(Rows of spatial question data)
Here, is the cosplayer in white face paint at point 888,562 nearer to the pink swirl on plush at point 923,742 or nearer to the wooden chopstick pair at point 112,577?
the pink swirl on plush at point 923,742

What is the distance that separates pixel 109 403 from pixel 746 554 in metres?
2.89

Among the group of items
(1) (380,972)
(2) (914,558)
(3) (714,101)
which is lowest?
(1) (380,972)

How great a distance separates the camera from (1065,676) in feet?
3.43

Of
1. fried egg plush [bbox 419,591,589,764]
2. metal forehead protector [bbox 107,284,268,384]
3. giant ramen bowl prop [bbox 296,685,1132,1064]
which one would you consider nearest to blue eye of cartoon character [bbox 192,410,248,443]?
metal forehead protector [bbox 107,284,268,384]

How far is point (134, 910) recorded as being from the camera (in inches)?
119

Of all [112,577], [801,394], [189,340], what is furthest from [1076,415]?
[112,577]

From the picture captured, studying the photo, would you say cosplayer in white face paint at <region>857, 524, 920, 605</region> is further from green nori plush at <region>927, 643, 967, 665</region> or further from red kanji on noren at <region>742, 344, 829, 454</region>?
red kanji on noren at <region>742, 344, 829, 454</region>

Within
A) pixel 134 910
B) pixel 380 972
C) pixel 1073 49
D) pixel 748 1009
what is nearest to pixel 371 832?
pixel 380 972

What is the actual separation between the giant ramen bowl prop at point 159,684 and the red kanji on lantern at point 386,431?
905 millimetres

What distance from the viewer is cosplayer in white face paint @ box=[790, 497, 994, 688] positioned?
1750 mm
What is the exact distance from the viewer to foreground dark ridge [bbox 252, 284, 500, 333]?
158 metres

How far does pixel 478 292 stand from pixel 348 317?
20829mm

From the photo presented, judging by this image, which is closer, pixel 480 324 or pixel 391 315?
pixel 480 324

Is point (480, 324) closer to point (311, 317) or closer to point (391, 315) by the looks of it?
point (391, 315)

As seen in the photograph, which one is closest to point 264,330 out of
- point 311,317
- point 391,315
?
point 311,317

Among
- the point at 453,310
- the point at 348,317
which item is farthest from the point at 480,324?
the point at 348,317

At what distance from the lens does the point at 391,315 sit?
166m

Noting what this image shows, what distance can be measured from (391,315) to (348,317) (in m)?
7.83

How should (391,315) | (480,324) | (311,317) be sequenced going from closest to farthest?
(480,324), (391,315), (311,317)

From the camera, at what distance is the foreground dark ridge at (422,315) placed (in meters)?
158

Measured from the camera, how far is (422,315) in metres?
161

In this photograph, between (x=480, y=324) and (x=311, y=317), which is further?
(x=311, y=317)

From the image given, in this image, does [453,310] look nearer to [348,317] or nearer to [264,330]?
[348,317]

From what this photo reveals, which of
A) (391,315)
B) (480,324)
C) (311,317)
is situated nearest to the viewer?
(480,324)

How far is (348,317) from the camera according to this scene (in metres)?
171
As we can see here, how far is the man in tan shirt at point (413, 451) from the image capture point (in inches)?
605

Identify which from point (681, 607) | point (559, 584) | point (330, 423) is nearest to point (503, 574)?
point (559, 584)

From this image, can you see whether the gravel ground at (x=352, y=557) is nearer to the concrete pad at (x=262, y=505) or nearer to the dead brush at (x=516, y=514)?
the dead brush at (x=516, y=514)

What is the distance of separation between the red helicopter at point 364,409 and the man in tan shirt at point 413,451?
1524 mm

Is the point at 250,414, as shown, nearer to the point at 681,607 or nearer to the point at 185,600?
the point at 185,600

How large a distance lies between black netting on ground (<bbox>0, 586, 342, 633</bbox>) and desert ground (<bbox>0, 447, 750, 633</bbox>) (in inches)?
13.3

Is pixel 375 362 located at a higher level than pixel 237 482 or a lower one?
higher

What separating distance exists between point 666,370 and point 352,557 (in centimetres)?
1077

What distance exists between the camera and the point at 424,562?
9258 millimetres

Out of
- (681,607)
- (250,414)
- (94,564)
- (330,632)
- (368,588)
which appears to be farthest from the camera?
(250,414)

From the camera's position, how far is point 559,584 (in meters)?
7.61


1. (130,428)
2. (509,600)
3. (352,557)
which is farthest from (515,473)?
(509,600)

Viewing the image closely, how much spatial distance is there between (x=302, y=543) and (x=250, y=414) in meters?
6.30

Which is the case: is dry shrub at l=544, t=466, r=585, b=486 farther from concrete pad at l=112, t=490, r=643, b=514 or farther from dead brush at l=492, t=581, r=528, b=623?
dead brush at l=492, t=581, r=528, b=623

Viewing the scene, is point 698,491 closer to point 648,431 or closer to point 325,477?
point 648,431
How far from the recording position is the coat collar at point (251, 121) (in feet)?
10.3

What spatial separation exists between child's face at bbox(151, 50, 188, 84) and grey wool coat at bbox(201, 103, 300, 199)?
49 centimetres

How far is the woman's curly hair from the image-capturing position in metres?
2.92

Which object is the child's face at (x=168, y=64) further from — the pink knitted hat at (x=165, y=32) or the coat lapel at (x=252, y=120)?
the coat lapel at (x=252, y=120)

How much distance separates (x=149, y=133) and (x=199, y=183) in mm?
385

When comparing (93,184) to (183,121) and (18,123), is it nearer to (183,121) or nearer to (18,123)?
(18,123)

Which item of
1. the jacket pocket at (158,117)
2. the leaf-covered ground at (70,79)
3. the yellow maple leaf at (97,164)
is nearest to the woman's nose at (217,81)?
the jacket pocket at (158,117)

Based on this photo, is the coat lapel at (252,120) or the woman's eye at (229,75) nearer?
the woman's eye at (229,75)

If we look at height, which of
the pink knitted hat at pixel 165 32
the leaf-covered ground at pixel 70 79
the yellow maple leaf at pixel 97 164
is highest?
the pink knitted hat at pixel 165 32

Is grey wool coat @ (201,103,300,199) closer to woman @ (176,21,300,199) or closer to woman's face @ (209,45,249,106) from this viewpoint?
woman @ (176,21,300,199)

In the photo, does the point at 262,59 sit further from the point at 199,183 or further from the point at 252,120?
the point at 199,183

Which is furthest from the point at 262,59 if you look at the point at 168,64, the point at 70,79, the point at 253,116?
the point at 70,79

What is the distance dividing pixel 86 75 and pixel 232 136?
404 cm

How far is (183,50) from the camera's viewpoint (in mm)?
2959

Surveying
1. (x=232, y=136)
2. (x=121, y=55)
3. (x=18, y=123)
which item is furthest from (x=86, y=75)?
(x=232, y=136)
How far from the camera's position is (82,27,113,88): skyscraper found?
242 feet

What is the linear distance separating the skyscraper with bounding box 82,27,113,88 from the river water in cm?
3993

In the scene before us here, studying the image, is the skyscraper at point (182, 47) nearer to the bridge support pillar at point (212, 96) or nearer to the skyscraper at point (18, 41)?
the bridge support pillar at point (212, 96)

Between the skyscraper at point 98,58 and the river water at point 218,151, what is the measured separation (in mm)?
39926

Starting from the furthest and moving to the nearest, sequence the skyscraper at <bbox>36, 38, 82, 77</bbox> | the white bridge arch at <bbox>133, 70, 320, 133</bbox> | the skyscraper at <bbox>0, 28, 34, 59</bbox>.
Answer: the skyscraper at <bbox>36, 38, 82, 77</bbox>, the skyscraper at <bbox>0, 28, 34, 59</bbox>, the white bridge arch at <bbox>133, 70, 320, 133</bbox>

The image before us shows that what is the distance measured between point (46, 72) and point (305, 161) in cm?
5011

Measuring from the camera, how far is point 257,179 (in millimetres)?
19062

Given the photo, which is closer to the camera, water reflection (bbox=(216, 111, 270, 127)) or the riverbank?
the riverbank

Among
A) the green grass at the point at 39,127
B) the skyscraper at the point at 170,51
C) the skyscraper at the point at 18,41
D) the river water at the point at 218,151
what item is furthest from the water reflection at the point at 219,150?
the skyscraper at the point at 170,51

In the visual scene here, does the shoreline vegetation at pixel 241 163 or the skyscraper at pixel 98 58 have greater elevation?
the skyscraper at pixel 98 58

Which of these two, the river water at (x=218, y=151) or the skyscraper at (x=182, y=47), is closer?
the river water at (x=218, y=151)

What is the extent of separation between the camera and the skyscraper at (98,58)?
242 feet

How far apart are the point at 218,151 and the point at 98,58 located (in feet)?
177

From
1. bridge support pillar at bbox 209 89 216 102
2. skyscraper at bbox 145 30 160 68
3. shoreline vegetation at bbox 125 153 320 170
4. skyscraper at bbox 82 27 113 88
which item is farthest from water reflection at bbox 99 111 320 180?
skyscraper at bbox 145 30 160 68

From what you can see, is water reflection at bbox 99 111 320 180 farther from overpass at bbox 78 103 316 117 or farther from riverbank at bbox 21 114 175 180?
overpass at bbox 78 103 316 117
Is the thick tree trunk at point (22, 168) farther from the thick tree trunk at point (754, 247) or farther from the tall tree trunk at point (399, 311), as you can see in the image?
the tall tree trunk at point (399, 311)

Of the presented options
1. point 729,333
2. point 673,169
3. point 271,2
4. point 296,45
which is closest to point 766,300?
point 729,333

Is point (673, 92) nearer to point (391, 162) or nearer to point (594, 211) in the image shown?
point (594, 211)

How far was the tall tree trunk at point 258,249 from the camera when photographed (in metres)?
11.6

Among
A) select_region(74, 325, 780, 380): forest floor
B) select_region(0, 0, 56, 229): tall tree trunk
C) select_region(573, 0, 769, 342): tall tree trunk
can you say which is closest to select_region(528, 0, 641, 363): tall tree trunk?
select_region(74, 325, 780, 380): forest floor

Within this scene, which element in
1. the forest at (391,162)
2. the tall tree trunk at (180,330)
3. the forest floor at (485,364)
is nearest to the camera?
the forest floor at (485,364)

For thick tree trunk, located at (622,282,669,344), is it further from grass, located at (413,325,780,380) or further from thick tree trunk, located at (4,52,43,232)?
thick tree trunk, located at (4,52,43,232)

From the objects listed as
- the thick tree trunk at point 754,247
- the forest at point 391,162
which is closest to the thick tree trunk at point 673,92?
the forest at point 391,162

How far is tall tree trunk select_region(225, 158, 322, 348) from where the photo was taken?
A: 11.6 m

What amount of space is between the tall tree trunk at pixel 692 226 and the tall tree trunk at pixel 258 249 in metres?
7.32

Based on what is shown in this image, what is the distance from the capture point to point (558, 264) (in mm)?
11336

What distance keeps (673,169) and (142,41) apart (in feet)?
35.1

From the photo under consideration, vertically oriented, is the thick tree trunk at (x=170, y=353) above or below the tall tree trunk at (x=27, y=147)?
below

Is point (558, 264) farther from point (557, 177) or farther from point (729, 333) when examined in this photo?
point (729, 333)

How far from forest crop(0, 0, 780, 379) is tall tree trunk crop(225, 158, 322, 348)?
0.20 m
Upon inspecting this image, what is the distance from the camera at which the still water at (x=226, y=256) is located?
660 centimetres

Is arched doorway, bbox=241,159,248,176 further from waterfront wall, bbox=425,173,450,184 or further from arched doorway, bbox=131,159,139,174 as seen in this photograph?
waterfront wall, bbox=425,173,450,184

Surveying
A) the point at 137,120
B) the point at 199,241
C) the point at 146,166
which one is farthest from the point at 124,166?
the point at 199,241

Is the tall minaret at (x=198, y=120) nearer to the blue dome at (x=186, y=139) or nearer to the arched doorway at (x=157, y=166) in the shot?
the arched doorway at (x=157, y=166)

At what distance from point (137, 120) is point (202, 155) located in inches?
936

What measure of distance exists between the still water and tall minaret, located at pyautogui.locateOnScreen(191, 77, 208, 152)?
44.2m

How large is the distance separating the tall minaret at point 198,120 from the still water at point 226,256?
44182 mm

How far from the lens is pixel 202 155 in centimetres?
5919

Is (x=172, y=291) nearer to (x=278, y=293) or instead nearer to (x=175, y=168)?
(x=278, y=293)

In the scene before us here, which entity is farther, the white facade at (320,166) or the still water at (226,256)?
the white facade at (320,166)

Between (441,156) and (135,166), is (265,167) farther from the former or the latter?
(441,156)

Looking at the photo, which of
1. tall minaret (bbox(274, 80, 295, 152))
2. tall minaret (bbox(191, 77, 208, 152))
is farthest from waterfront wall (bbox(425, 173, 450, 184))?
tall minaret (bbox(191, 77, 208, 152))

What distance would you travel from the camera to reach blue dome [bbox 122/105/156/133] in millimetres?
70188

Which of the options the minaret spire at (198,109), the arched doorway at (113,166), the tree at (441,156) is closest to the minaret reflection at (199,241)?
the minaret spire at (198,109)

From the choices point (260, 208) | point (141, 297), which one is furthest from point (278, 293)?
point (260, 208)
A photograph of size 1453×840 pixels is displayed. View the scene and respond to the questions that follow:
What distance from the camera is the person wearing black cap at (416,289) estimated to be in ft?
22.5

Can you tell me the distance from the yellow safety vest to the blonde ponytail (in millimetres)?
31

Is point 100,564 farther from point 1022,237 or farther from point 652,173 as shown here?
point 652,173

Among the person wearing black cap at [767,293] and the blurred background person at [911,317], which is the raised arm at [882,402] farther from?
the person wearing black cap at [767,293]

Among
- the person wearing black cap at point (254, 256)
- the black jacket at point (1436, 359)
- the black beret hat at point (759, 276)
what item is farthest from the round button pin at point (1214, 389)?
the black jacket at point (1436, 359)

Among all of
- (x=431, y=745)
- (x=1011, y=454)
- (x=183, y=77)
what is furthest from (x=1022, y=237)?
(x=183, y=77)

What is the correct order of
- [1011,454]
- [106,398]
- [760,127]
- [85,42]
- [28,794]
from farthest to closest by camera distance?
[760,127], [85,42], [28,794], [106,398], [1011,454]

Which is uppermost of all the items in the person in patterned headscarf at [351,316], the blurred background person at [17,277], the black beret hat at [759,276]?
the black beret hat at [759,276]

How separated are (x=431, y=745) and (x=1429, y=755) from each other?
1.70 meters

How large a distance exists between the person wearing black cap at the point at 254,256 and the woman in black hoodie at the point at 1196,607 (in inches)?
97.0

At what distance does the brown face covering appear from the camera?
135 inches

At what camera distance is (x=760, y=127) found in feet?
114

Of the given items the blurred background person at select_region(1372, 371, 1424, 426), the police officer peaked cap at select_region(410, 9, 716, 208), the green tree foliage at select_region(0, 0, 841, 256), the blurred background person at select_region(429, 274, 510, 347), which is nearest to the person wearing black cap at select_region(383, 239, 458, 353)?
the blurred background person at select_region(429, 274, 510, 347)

Task objective
Format the material from the line containing "Among the person" down to the line containing "[760,127], [85,42], [28,794], [106,398], [1011,454]", both included, as a JSON list of strings with one string per line. Leave out blank lines.

Written solution
[
  "Among the person wearing black cap at [767,293] and the blurred background person at [911,317], which is the raised arm at [882,402] farther from?",
  "the person wearing black cap at [767,293]",
  "Among",
  "- the person wearing black cap at point (254, 256)",
  "- the black jacket at point (1436, 359)",
  "- the black beret hat at point (759, 276)",
  "what item is farthest from the round button pin at point (1214, 389)?",
  "the black jacket at point (1436, 359)",
  "Among all of",
  "- (x=431, y=745)",
  "- (x=1011, y=454)",
  "- (x=183, y=77)",
  "what is furthest from (x=1022, y=237)?",
  "(x=183, y=77)",
  "What is the correct order of",
  "- [1011,454]",
  "- [106,398]",
  "- [760,127]",
  "- [85,42]",
  "- [28,794]",
  "from farthest to closest by camera distance?",
  "[760,127], [85,42], [28,794], [106,398], [1011,454]"
]